Seaplane or Speedboat: The Transfer Decision
How you reach your resort is not a logistics question in the Maldives. It is the first hour of the trip. Seaplane, speedboat, or domestic flight plus speedboat are not interchangeable, and most travellers do not realise the choice has been made for them by their resort's geography until they are already booked.
Speedboat is the right answer if your resort is in North or South Male Atoll. Forty-five minutes, air-conditioned, predictable. The downside is you miss the most-photographed view in the country: the lagoon from above.

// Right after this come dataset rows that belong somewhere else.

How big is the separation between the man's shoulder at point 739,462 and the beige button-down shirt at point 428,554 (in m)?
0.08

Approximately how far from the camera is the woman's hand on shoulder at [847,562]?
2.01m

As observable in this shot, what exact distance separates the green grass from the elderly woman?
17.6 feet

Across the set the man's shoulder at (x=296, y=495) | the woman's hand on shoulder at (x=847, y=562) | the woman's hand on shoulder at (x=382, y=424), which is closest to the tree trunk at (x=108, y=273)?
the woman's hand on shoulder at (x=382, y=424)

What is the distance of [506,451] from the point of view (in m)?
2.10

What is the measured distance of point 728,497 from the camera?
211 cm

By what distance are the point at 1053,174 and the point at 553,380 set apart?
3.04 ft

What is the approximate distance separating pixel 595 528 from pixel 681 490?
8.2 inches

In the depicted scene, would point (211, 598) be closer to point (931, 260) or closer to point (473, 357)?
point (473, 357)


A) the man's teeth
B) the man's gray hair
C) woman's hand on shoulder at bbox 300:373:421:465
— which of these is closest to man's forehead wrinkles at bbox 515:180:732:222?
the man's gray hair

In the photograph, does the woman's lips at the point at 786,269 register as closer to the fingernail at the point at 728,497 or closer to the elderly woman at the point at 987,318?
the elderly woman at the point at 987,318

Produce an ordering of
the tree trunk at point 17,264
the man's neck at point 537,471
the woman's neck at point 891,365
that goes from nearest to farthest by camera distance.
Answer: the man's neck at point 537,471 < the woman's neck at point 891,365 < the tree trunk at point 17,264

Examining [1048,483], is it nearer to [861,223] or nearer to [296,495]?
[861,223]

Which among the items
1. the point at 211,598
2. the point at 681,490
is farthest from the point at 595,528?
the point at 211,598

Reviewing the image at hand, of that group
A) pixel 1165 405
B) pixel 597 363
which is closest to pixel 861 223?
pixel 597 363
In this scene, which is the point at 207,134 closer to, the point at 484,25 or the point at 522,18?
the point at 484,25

Seaplane is the right answer if your resort is anywhere else, and it is also the answer most guests look forward to most. Forty minutes in a De Havilland Twin Otter with the doors literally beside you, flying low over the atolls. The downside: seaplanes do not fly at night. If your flight lands after sunset you overnight in Male and transfer the next morning.
Domestic flight plus speedboat is the answer for the southern atolls (Gaafu, Laamu, Addu). Around an hour on a Q-400 turboprop, then a half-hour boat. Less photogenic than the seaplane, but the only sensible way to reach the south, and a useful option for guests with seaplane noise concerns.
VIP arrivals matter more in the Maldives than almost anywhere else. Every major resort runs a private lounge at Velana airport between flights. Some are perfectly pleasant, some are spectacular. The Soneva Lounge is the best on the airfield, and we book guests through it whenever the timing allows.
A note on luggage: seaplanes have stricter weight limits than international airlines (typically 20kg checked, 5kg cabin). If you are over, the resort flies the excess on a later run for a small fee. We brief every guest on this before they fly.